Among the foreign dignitaries planning to attend is Chinese Vice President Han Zheng, whom China hawks in Britain condemn as one of the masterminds of the 2019 anti-democracy crackdown in Hong Kong, a former British colony. Han is an ally of President Xi Jinping’s and would be his representative.
Also on the list is Michelle O’Neill, leader of the Irish nationalist party, Sinn Fein, in Northern Ireland. The Mail noted that O’Neill’s party had historic links to the Irish Republican Army, which assassinated Lord Louis Mountbatten, an uncle of the queen’s husband, Prince Philip, in 1979.
Sinn Fein has expressed regret for the killing of Mountbatten, and O’Neill, in accepting the palace’s invitation, said the world had changed. “I am an Irish Republican,” she posted on Twitter. “I also recognise there are many people on our island for whom the coronation is a hugely important occasion.”
US President Joe Biden has declined an invitation, instead sending his wife, Jill, who plans to bring with her their 23-year-old granddaughter, Finnegan. That has caused anxiety among American diplomats in London, who worry that the royal family and the British government will take umbrage because the invitations are for VIP’s.
Biden just completed a fleeting visit to Northern Ireland to mark the 25th anniversary of the Good Friday Agreement, which he followed with a longer tour of the Republic of Ireland, where he celebrated his Irish American roots. British officials have expressed no complaints — Dwight D. Eisenhower skipped Elizabeth’s coronation, after all — and the king has invited Biden for a state visit to Britain later this year.
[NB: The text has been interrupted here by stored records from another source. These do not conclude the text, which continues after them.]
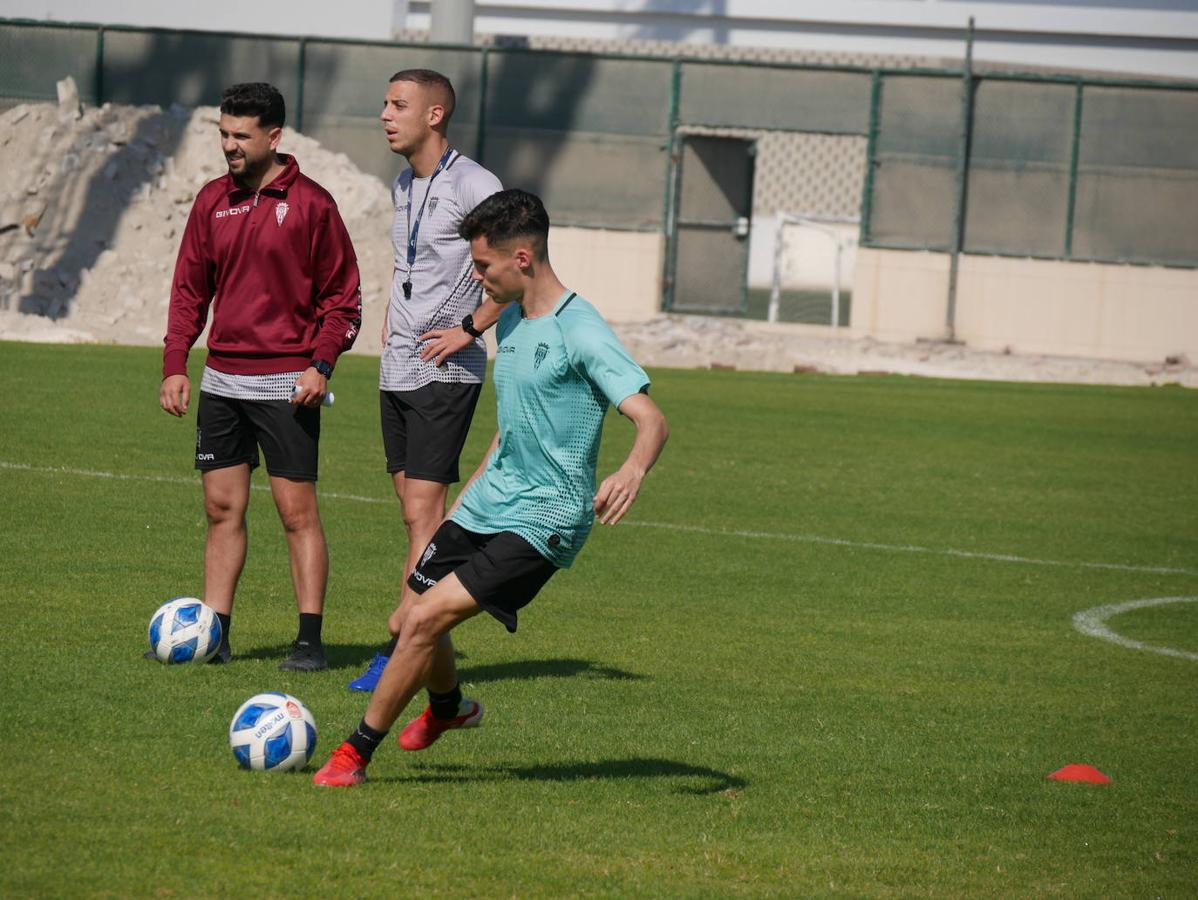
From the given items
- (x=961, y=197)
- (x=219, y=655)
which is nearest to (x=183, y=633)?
(x=219, y=655)

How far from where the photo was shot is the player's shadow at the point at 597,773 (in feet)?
20.7

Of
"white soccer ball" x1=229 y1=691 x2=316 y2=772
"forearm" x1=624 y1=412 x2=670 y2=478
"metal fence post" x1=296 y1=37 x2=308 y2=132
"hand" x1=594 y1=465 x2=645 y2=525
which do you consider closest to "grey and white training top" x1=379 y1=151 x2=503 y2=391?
"white soccer ball" x1=229 y1=691 x2=316 y2=772

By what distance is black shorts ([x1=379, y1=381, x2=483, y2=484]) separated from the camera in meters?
7.93

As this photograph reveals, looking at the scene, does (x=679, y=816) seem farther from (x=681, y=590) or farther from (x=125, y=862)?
(x=681, y=590)

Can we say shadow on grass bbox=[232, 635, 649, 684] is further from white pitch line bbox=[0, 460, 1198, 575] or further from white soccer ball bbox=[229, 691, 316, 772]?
white pitch line bbox=[0, 460, 1198, 575]

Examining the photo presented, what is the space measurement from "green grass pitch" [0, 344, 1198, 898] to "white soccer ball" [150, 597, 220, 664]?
8 centimetres

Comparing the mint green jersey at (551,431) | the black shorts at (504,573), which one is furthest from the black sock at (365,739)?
the mint green jersey at (551,431)

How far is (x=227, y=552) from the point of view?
25.9 feet

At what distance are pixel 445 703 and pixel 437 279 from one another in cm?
234

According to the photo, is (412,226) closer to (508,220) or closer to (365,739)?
(508,220)

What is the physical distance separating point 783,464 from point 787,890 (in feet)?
37.0

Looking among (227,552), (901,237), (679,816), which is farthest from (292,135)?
(679,816)

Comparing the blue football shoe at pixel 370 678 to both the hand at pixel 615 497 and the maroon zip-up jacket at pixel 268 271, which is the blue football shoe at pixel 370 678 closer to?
the maroon zip-up jacket at pixel 268 271

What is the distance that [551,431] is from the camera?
5973 millimetres
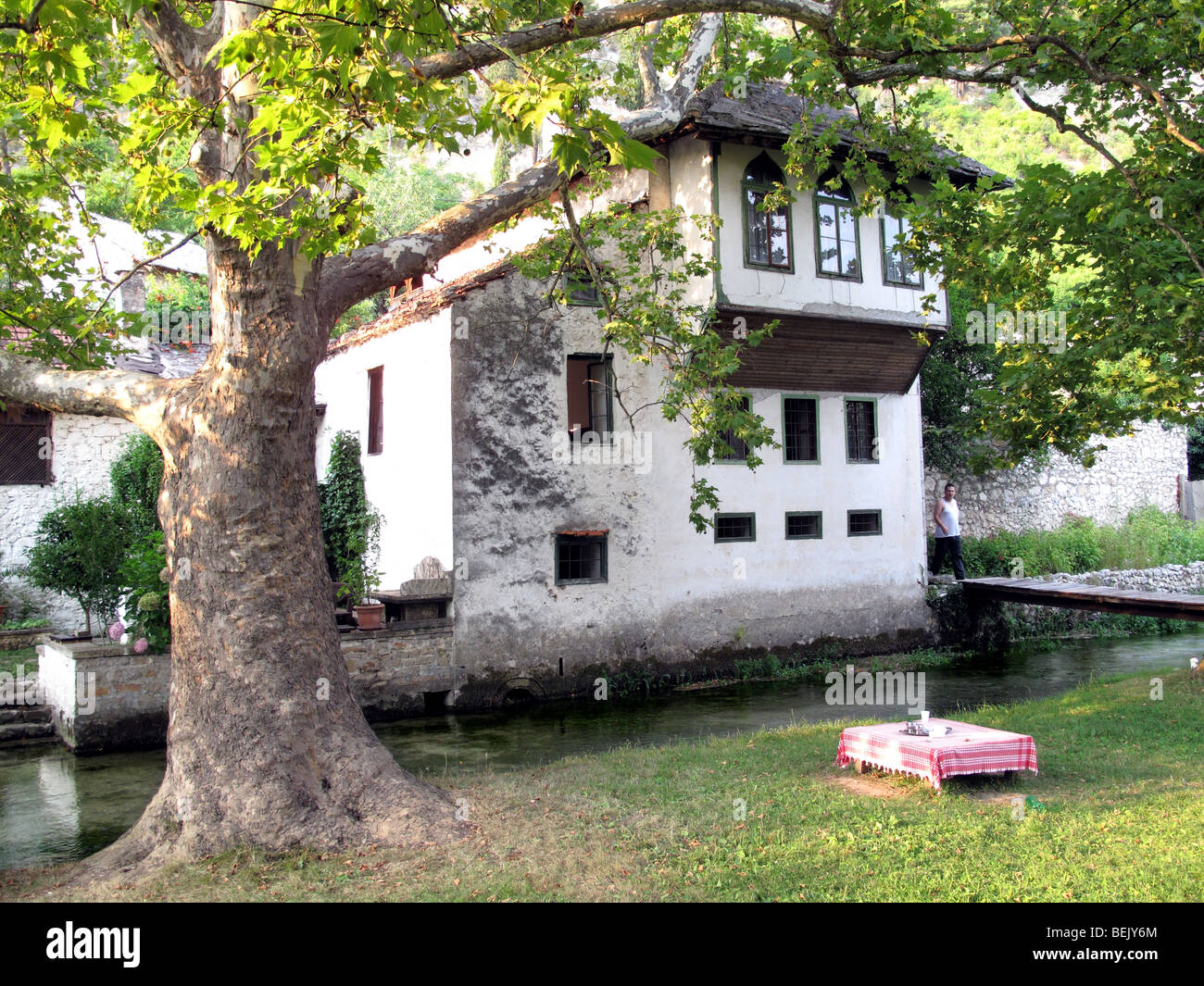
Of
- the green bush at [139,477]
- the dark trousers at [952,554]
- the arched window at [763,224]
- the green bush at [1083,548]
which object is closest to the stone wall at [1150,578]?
the green bush at [1083,548]

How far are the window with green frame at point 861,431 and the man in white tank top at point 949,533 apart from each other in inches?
95.8

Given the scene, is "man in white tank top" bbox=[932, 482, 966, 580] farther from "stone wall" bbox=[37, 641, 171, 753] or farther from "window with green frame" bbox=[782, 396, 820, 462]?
"stone wall" bbox=[37, 641, 171, 753]

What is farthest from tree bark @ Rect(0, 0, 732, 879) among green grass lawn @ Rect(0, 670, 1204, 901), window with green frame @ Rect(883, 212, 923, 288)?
window with green frame @ Rect(883, 212, 923, 288)

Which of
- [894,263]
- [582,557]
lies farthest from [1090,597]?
[582,557]

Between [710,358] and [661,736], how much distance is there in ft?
17.2

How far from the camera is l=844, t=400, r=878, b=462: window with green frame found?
19172 millimetres

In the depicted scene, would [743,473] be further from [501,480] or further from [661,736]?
[661,736]

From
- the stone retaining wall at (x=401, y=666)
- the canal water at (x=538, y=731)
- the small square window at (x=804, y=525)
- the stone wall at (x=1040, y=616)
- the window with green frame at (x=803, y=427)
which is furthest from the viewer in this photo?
the stone wall at (x=1040, y=616)

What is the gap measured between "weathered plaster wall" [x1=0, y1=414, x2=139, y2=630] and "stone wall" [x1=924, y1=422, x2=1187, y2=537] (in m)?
18.1

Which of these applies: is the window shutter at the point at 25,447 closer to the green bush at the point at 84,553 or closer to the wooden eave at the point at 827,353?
the green bush at the point at 84,553

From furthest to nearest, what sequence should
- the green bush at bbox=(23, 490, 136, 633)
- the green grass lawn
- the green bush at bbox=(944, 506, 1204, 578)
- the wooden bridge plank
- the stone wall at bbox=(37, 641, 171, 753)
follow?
the green bush at bbox=(944, 506, 1204, 578), the wooden bridge plank, the green bush at bbox=(23, 490, 136, 633), the stone wall at bbox=(37, 641, 171, 753), the green grass lawn

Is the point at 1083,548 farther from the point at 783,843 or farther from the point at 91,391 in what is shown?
the point at 91,391

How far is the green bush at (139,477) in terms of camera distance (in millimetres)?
17484

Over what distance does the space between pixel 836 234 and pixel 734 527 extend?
558 cm
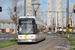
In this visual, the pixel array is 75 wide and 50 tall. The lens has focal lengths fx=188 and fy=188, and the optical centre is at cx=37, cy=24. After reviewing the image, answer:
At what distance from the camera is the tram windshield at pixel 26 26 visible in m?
21.6

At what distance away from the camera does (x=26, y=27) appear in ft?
71.3

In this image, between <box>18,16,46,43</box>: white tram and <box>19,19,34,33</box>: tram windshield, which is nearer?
<box>18,16,46,43</box>: white tram

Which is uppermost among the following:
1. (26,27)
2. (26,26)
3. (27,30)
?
(26,26)

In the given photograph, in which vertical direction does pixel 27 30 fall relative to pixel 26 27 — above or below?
below

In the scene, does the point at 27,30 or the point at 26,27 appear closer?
the point at 27,30

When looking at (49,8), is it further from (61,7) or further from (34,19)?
(34,19)

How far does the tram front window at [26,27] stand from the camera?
21.6 metres

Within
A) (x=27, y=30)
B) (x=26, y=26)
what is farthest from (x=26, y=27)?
(x=27, y=30)

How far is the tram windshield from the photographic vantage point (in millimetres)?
21594

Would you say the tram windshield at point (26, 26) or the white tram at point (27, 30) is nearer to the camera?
the white tram at point (27, 30)

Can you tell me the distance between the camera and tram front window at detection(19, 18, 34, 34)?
21.6 metres

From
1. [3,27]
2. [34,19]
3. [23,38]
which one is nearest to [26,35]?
[23,38]

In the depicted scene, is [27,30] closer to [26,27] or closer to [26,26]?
[26,27]

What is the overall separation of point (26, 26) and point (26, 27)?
12 cm
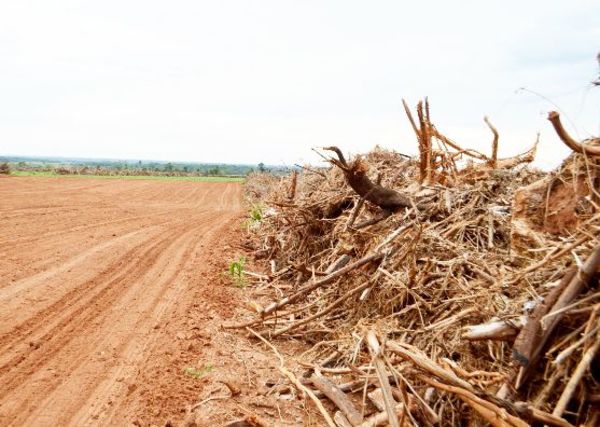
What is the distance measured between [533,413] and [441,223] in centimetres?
330

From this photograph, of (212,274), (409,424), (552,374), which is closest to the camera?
(552,374)

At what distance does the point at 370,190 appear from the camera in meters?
6.04

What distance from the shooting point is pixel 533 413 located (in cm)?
236

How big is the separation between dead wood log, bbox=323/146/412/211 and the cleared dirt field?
2468mm

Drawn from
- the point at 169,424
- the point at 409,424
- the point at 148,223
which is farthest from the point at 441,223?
the point at 148,223

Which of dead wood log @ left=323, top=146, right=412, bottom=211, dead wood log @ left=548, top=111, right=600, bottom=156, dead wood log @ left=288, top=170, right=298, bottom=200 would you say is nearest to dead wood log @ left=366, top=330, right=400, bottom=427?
dead wood log @ left=548, top=111, right=600, bottom=156

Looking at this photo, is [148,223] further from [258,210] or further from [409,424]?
[409,424]

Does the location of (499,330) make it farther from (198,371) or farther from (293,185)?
(293,185)

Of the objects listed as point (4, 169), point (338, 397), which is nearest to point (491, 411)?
point (338, 397)

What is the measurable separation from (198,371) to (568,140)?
142 inches

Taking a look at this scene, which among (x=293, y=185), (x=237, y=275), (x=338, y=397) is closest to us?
(x=338, y=397)

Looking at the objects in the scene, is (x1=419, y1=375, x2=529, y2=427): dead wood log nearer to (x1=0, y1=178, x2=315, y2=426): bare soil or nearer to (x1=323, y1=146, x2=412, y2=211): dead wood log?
(x1=0, y1=178, x2=315, y2=426): bare soil

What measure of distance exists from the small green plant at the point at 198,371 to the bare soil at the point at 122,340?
0.5 inches

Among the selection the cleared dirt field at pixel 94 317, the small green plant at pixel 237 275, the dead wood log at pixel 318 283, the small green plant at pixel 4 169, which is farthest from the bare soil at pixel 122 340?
the small green plant at pixel 4 169
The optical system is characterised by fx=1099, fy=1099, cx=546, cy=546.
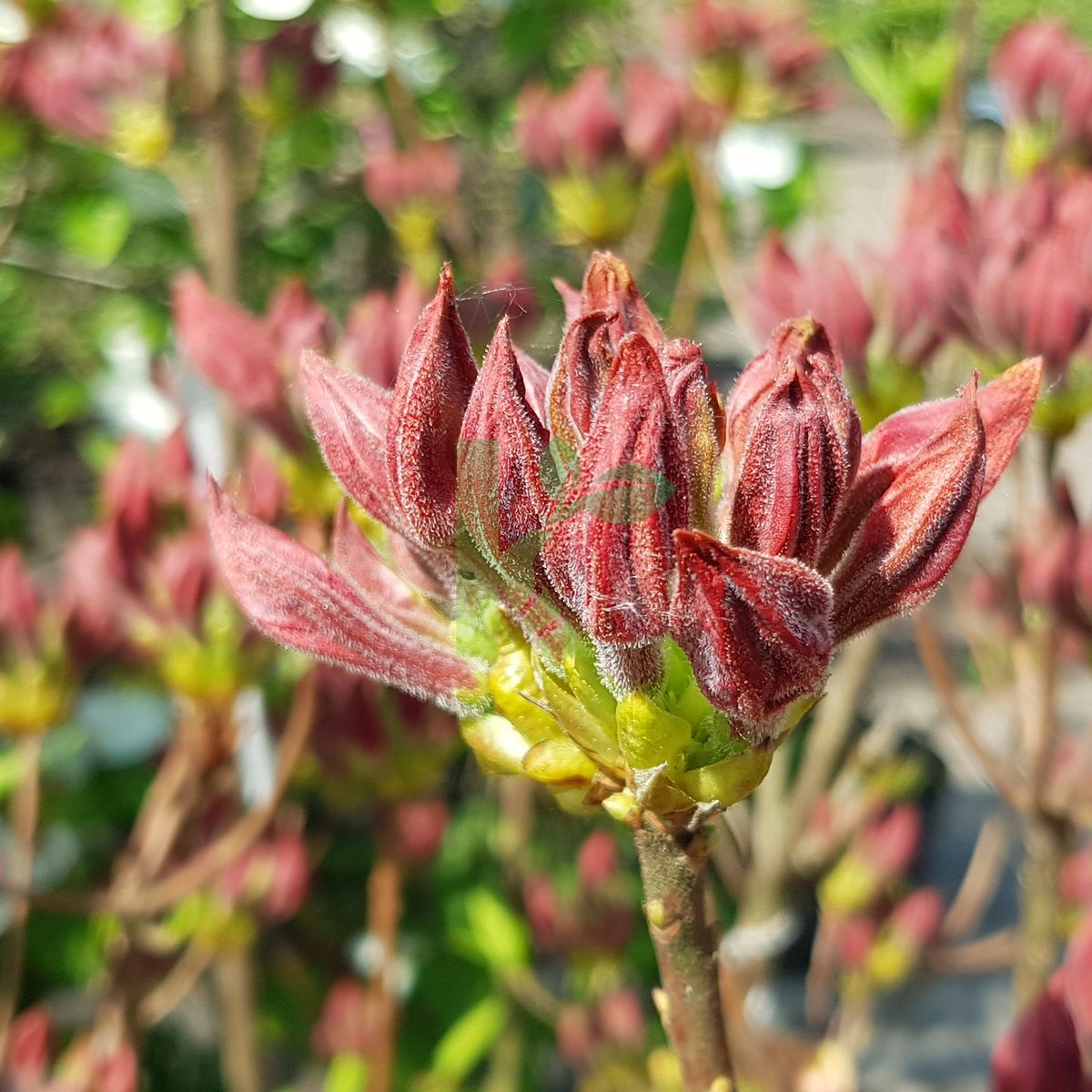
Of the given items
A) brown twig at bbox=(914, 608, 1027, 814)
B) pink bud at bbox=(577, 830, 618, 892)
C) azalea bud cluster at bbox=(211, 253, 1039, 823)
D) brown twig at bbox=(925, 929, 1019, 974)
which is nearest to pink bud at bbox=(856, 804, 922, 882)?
brown twig at bbox=(925, 929, 1019, 974)

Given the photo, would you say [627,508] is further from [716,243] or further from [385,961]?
[716,243]

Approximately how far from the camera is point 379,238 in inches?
76.5

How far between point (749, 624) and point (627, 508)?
4 centimetres

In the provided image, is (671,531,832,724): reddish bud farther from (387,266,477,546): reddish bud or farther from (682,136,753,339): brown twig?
(682,136,753,339): brown twig

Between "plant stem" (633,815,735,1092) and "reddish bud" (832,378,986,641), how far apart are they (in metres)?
0.07

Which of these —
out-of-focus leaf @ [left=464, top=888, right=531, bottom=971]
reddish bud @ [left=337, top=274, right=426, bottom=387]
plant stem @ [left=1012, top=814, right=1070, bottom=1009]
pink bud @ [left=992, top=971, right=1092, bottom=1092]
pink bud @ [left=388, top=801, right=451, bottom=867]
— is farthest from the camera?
out-of-focus leaf @ [left=464, top=888, right=531, bottom=971]

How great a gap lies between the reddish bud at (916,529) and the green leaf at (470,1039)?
3.76 ft

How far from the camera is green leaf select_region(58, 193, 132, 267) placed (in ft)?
4.55

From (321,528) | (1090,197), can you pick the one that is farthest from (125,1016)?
(1090,197)

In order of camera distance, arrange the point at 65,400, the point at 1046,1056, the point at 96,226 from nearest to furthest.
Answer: the point at 1046,1056 < the point at 96,226 < the point at 65,400

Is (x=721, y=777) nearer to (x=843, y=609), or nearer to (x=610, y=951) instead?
(x=843, y=609)

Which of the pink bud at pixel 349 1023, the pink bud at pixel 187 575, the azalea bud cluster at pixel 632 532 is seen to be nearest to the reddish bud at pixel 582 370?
the azalea bud cluster at pixel 632 532

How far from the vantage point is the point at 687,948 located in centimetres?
26

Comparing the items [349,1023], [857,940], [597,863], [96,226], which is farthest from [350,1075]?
[96,226]
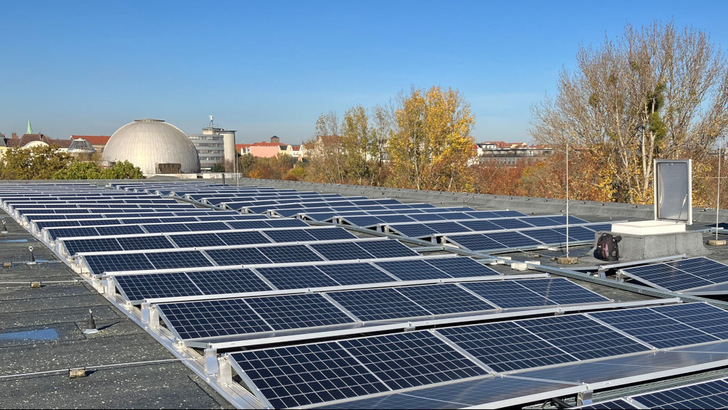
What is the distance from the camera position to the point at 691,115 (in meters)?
54.8

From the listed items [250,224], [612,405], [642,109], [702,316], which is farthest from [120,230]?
[642,109]

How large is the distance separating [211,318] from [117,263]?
208 inches

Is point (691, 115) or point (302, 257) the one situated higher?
point (691, 115)

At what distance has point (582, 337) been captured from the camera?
8.41 m

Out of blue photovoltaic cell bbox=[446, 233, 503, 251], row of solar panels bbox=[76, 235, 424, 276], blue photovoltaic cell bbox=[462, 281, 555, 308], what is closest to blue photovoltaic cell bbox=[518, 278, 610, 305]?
blue photovoltaic cell bbox=[462, 281, 555, 308]

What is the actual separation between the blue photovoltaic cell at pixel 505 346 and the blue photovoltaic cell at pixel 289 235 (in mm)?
10448

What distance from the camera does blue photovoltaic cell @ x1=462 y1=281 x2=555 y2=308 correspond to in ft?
35.0

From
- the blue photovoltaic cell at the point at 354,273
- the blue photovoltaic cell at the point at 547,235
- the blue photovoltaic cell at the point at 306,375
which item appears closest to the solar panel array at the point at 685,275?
the blue photovoltaic cell at the point at 547,235

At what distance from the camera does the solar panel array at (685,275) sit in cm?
1336

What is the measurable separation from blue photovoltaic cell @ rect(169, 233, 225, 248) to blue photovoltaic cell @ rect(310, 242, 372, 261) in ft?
9.69

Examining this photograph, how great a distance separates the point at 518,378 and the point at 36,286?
1133 centimetres

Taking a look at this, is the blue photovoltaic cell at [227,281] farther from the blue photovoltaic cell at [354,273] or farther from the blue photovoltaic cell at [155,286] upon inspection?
the blue photovoltaic cell at [354,273]

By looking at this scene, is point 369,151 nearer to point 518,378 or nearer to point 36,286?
point 36,286

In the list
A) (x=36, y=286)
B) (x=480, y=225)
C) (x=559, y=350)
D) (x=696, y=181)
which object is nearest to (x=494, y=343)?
(x=559, y=350)
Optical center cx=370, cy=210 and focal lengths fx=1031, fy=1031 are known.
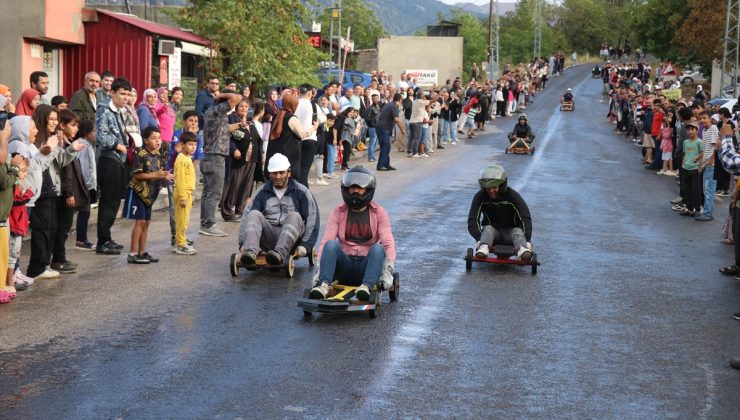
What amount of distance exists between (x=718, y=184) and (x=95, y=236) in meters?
14.5

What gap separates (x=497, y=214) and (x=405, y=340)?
15.3ft

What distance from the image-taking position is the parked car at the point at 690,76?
6900 centimetres

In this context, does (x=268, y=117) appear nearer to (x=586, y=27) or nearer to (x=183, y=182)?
(x=183, y=182)

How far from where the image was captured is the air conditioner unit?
88.8 ft

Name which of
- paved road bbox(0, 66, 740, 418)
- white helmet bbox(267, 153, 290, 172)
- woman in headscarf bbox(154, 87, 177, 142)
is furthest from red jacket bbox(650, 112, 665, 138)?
white helmet bbox(267, 153, 290, 172)

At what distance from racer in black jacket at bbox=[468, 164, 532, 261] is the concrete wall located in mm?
53534

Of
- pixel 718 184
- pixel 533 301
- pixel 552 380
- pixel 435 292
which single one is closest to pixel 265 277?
pixel 435 292

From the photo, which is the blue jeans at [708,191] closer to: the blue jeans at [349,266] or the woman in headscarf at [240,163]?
the woman in headscarf at [240,163]

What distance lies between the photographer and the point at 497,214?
13.1m

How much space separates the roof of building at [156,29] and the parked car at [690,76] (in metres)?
45.8

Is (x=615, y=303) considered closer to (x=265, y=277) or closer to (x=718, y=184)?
(x=265, y=277)

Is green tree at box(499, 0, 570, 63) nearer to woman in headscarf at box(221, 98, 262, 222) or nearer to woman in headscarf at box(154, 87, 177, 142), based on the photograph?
woman in headscarf at box(154, 87, 177, 142)

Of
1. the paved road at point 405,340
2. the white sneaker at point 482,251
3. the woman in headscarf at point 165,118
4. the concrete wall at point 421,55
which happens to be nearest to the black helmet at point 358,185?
the paved road at point 405,340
Not everyone is approaching the coronation with a shrug. Janet Waterston, 61, who was visiting London from her home in Henley-on-Thames, said she expected a “jubilant atmosphere,” not least because the government has given the country a day off on the Monday after the ceremony.
Still, royal experts said it was inevitable that many Britons would view the coronation with a more gimlet eye this time around.
“In 1953, Britain was a very deferential society,” said Vernon Bogdanor, an authority on the constitutional monarchy at Kings College London. “Now, it’s a competitive society, based on people who’ve earned their position through achievement. Therefore, the monarchy is bound to attract more scepticism.”
Buckingham Palace is sensitive to the changing attitudes. It has cut back the procession route between the palace and Westminster Abbey from that taken by Elizabeth in 1953. That has the benefit of sparing central London from gridlock while also ensuring that the crowds lining the streets do not look sparse.
The ceremony itself has also been modified to account for a more diverse ecumenical country. Although many of its rituals still date back more than 1,000 years, the archbishop of Canterbury, the Most Rev. Justin Welby, who will preside over the service, has added several innovations to make it more inclusive.
Leaders of non-Christian faiths will present Charles with items of regalia that are not Christian in nature. The archbishop will invite millions of people from across the nation and Commonwealth to pay homage to the king, a rite that was reserved for the hereditary aristocracy at Elizabeth’s coronation. And before he leaves Westminster Abbey, Charles will pause for a greeting from a group of non-Christian religious leaders.
For some expatriates living in Britain, the “soft power” of the monarchy cannot be underestimated. But appealing to a younger, more diverse population is a longer-term project than a single ceremony.
“I think that they have a strong brand, as a monarchy, and if they translate that into value to British society, then it’ll be fine,” said Marta Sauri Lopez, 36, a native of Spain who works for a private equity firm in London. “Probably, the Commonwealth has a lot to say there,” she added. “So, if the monarchy does manage to maintain the Commonwealth as unified, that’s a massive bonus.”
As for the coronation itself, however, Sauri Lopez, like many Britons, viewed it mostly as a welcome holiday. “I don’t mind,” she said, “but I also don’t care.”